From a broad macroeconomic perspective, Britain's vote to leave the European Union and its impact on the U.S. dollar created a "risk-off" attitude in the commodity market, according Chip Flory, editor and publisher of the Pro Farmer newsletter. Those economic conditions combined with good weather and ample supply of these commodities drove prices down this past month.

"When you look at the combo of risk-off attitude in the commodities world and improving weather and crop conditions, it's reason to put some pressure on this market," Flory told CNBC on Wednesday.

Agricultural commodities markets are often affected by weather and by crop conditions, and the main types of investors in the market are hedgers, such as the farmers growing these products and the manufacturers using them, and the speculators, who are outside parties looking to profit from commodity movements.

Phil Streible, senior market strategist at RJO Futures, said the corn crop is off to a great start this year, which is bad news for prices.

"We're at 75 percent of it is rated good-to-excellent right now.

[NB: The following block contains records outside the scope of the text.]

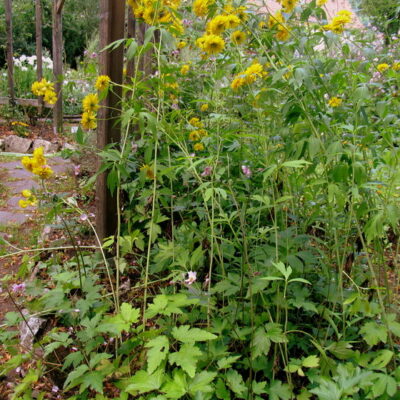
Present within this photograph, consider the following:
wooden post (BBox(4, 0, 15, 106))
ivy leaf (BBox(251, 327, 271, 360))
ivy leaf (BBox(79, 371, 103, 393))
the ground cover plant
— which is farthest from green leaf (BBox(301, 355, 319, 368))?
wooden post (BBox(4, 0, 15, 106))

You go back to last year, it was only 69 percent," Streible said on CNBC's "Power Lunch" on Wednesday. Those at the end of the corn supply chain and countries importing the crop will continue to watch for prices to bottom out, he added.

On wheat, Streible said leftover supply from last year could cause prices to slide down even more.

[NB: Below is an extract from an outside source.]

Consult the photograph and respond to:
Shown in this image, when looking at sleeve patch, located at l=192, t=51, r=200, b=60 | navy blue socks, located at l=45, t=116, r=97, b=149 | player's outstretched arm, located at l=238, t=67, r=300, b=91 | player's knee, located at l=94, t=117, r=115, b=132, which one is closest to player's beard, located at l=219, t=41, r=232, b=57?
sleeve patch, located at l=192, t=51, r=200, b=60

"Until a trader sees a bottom or these end users start to step in, we're probably going to see that liquidation continue," Streible said. Those price targets will likely be $3 for corn and $4 for wheat, he said.

While corn futures, wheat futures and futures on other food commodities such as soybeans trade on the Chicago Mercantile Exchange, retail investors can more easily take positions on agriculture commodities through ETFs such as the DBA, which tracks agricultural commodities futures — specifically cattle, cocoa, coffee, corn, cotton, hogs, cattle, soybeans, sugar and wheat.

Looking at a chart of the ETF, Craig Johnson, technical analyst with Piper Jaffray, said that any bad news may already be priced in.

"Twenty-five percent of this ETF is related directly to wheat and corn futures, but from our perspective this looks kind of like a shorter term sell-off," Johnson said on "Power Lunch."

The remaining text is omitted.